## SELECTION
PDA

View Full Version : Split Document with delimiter and Name new file



Thr33_d
11-17-2014, 04:15 PM
I have been researching this issue and ran into a wall. I want to split a Word document, based on a delimeter, and then name the new file a specific name as set in the actual delimeter. I found this post which provides a very good start. I will post the code below because I can't post links yet.

What that code does is finds the delimeter "///" and splits the file into separate files with the name, "Notes 001", "Notes 002", . . .

That's good, but ideally I would like to have the files names something more descriptive. So what I would like to do is actually name the file something in the delimeter itself. For example, let's say I have one (1) document and want to break it into three (3) separate files. Here is an example:

This would be my introduction. "///","Introduction"

## SOURCE EXCERPT
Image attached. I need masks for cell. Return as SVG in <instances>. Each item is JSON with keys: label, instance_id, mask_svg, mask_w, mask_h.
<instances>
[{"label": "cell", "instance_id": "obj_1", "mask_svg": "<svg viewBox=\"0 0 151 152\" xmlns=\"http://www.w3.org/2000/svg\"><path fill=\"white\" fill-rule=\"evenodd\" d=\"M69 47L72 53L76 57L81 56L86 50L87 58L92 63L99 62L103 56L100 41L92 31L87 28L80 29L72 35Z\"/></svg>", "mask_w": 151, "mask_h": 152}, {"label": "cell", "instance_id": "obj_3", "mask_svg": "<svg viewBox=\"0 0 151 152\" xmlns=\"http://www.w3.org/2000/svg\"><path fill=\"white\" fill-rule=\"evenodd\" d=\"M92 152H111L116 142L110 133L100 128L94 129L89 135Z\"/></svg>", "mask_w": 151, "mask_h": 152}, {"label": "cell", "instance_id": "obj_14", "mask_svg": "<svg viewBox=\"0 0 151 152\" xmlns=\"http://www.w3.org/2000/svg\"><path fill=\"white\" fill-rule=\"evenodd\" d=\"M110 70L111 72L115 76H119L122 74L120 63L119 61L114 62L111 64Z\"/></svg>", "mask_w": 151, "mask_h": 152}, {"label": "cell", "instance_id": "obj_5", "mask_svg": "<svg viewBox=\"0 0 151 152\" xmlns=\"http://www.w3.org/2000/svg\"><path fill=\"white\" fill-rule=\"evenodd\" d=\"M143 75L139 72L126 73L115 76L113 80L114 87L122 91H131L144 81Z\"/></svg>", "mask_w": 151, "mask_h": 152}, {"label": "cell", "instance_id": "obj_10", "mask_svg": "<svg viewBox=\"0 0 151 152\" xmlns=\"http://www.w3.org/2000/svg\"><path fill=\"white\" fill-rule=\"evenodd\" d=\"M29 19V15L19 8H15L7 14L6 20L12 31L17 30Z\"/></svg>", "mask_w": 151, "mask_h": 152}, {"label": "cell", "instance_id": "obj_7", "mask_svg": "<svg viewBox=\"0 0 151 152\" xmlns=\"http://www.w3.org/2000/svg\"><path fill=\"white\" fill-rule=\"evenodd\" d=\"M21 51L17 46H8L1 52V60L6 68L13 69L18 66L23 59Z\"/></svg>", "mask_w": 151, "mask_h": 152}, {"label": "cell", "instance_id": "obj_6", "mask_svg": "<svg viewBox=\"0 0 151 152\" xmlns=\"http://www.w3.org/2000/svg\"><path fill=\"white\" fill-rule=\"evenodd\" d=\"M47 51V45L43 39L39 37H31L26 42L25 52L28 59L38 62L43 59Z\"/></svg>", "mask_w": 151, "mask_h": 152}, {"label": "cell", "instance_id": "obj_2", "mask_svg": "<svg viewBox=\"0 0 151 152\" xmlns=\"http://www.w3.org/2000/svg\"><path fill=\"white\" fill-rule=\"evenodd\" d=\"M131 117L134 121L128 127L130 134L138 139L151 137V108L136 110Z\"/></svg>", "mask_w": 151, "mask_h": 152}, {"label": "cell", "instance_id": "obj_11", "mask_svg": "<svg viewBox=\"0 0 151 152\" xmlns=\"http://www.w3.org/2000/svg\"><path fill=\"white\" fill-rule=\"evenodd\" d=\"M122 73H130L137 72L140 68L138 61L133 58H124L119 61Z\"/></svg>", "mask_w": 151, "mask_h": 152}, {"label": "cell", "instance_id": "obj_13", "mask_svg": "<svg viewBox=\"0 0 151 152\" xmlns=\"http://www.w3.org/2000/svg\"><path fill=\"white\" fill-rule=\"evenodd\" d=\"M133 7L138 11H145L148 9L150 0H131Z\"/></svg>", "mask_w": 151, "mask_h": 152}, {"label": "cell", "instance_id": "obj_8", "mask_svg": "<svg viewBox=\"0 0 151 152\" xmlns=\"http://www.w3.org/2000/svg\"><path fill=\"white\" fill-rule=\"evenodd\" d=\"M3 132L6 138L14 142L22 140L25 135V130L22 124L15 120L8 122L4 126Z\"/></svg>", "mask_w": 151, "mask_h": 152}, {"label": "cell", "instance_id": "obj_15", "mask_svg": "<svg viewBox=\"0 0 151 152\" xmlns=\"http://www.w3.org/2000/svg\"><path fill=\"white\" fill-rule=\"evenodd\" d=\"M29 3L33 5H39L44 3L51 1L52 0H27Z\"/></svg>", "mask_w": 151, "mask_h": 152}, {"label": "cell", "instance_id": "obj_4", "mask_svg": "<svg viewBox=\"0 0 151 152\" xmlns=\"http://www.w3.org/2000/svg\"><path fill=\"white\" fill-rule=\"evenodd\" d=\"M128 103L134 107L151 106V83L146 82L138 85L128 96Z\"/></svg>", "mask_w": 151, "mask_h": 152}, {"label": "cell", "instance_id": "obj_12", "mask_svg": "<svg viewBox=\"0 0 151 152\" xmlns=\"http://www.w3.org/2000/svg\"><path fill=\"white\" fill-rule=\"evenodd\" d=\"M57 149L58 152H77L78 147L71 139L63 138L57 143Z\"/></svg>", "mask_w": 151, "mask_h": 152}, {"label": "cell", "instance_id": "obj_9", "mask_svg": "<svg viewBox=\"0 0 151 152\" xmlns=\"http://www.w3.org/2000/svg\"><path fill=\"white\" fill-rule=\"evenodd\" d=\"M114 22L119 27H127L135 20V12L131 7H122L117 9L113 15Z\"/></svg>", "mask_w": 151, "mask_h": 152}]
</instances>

## GOAL A
List every distinct string that appears in quotation marks in the forum post on splitting a Word document.
## GOAL B
Carry the forum post on splitting a Word document forward from its last line.
The material plays no part in this.

## EXPECTED ANSWER A
///
Notes 001
Notes 002
Introduction

## EXPECTED ANSWER B
This would be my body."///","body"
This would be my conclusion."///","conclusion"

When I run the macro as it is currently I would get three (3) files named: Notes 001, Notes 002, and Notes 003. But, ideally, what I would want is 3 separate files named: Introduction, body, and conclusion.

Here is the current code I am using:



Sub SplitNotes(delim As String, strFilename As String)
Dim doc As Document
Dim arrNotes
Dim I As Long
Dim X As Long
Dim Response As Integer
arrNotes = Split(ActiveDocument.Range, delim)
Response = MsgBox("This will split the document into " & UBound(arrNotes) + 1 & " sections.Do you wish to proceed?", 4)
If Response = 7 Then Exit Sub
For I = LBound(arrNotes) To UBound(arrNotes)
If Trim(arrNotes(I)) <> "" Then
X = X + 1
Set doc = Documents.Add
doc.Range = arrNotes(I)
doc.SaveAs ThisDocument.Path & "\" & strFilename & Format(X, "000")
doc.Close True
End If
Next I
End Sub
Sub test()
'delimiter & filename
SplitNotes "///", "Notes "
End Sub

gmaxey
11-17-2014, 04:31 PM
Try:


Sub SplitNotes(strDelimiter As String)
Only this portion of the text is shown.